- _MATERIAL FORNECIDO_:
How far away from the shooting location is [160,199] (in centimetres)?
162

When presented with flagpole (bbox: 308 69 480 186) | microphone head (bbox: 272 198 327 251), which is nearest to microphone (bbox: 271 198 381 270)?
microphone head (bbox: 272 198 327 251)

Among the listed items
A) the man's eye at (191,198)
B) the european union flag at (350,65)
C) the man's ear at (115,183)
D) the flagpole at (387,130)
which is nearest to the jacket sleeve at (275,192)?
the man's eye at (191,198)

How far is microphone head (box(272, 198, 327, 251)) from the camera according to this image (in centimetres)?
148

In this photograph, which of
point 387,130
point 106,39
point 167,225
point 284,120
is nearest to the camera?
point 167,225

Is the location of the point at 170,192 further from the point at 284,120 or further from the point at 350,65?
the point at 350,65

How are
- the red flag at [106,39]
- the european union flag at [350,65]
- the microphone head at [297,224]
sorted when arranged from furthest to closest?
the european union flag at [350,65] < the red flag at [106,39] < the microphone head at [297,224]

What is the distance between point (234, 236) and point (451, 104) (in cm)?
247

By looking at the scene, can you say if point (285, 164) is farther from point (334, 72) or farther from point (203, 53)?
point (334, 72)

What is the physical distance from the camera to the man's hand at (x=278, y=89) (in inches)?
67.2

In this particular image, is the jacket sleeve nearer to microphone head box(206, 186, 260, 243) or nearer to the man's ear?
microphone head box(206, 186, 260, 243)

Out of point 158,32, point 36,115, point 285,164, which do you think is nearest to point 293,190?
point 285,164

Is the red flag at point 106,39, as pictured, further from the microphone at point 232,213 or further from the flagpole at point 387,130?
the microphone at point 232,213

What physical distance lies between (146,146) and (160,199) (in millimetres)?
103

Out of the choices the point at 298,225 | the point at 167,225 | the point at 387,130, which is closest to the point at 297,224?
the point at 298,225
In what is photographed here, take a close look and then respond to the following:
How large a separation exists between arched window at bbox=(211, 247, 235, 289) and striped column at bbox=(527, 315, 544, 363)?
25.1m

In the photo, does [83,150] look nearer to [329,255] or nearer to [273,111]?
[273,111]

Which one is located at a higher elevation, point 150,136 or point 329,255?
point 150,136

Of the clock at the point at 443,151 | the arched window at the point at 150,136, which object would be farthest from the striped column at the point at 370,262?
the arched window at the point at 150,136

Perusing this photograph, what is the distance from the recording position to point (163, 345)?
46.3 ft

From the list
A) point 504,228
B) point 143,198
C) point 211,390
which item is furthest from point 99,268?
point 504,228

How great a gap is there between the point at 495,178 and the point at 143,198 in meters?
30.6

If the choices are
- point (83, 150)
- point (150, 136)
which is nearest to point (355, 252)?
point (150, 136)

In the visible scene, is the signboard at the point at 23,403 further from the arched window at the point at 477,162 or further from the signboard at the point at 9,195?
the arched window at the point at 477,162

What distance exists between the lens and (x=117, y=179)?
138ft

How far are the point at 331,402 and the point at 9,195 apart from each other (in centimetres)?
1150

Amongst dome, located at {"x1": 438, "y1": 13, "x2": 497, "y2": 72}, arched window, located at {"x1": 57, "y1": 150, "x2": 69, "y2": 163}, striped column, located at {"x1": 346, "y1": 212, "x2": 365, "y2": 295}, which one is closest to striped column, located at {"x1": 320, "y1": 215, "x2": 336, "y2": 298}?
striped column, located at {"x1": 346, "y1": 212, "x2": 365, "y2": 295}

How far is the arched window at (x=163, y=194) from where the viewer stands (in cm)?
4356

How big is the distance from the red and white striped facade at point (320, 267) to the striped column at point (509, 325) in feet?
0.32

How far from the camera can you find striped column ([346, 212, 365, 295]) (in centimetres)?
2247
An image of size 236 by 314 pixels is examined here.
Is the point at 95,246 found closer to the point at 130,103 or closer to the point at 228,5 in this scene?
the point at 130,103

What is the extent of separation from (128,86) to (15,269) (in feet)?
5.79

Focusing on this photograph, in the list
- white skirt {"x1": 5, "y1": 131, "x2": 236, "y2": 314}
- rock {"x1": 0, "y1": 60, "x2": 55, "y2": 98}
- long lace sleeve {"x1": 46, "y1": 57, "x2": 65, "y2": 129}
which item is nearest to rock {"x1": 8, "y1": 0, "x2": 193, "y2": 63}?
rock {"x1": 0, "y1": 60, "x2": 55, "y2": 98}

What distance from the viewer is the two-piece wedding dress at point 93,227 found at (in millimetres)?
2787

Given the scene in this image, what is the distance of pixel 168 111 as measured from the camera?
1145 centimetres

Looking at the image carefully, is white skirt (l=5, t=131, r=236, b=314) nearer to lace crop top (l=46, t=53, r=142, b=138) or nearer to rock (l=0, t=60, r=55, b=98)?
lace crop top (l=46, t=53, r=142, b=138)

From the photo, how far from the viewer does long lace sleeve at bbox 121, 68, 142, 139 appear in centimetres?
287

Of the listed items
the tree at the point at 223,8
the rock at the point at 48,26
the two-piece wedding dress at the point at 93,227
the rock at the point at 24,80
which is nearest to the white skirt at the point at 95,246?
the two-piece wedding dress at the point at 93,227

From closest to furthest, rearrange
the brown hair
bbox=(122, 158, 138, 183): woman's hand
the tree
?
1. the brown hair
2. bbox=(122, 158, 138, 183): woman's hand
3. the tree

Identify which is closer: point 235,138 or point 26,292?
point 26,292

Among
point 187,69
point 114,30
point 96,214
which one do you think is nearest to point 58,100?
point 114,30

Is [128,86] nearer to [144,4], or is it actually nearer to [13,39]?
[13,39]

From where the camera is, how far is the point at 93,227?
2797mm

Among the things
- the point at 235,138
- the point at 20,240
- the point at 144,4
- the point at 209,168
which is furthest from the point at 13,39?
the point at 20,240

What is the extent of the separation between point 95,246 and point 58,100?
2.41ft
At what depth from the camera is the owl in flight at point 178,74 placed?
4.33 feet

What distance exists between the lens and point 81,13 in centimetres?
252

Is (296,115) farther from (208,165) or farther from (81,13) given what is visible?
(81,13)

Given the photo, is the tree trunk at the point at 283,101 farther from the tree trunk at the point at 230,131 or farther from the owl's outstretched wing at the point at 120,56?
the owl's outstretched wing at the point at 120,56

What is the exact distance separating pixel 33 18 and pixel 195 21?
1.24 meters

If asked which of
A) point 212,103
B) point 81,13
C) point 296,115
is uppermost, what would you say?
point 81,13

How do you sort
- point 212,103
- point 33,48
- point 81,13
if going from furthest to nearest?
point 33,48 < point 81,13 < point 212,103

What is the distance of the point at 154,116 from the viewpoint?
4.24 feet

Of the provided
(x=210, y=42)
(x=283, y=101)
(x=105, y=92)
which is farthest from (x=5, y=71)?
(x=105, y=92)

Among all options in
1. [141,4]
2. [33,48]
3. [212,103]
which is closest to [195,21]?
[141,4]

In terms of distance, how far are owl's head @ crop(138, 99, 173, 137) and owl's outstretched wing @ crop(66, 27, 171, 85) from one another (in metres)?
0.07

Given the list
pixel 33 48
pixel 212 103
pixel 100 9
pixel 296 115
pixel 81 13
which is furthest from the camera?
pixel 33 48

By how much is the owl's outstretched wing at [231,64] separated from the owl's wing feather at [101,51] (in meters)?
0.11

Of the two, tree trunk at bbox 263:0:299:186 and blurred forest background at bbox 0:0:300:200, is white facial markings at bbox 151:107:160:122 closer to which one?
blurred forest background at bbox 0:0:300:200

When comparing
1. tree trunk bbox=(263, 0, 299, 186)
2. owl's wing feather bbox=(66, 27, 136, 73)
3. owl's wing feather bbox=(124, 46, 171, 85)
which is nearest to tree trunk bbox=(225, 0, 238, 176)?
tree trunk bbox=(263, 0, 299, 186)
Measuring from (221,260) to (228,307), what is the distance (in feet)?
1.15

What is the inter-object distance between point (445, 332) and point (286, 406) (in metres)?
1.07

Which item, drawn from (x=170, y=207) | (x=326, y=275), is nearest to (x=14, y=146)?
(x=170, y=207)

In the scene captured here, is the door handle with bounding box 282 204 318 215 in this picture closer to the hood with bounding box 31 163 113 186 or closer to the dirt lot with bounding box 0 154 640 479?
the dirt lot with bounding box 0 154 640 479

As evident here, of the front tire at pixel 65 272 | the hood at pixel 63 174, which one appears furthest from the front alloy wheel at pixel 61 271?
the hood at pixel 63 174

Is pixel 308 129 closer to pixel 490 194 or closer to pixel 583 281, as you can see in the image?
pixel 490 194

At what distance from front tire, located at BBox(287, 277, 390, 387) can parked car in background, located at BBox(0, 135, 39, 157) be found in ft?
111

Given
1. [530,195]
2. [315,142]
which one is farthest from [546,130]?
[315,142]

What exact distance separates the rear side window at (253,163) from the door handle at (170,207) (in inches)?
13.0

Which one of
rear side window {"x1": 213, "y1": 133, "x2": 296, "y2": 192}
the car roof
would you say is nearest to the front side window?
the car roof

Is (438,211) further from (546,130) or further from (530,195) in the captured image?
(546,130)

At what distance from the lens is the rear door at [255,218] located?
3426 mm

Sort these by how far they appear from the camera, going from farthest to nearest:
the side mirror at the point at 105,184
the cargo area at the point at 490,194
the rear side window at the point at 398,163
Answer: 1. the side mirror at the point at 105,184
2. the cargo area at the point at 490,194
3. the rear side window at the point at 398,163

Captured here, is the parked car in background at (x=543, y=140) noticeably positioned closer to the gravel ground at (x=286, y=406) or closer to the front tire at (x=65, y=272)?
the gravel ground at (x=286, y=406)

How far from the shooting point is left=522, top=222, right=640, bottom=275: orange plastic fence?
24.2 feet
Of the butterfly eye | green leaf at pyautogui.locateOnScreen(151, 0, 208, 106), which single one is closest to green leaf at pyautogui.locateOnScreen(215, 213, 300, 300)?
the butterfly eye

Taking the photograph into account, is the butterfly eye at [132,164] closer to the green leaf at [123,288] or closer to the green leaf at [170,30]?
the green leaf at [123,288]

- _EXERCÍCIO CURTO_: Disponha como lista numerada as linhas do material acima, começando pela linha que contém "What exact distance" e seguindo até a linha que contém "3. the rear", ambas incluídas. Deixe de fora as linhas em branco.

- _EXERCÍCIO RESOLVIDO_:
1. What exact distance separates the rear side window at (253,163) from the door handle at (170,207) (in inches)?
2. 13.0
3. Which one of
4. rear side window {"x1": 213, "y1": 133, "x2": 296, "y2": 192}
5. the car roof
6. would you say is nearest to the front side window?
7. the car roof
8. Is (438,211) further from (546,130) or further from (530,195) in the captured image?
9. (546,130)
10. At what distance from the lens is the rear door at [255,218] located?
11. 3426 mm
12. Sort these by how far they appear from the camera, going from farthest to nearest:
13. the side mirror at the point at 105,184
14. the cargo area at the point at 490,194
15. the rear side window at the point at 398,163
16. Answer: 1. the side mirror at the point at 105,184
17. 2. the cargo area at the point at 490,194
18. 3. the rear side window at the point at 398,163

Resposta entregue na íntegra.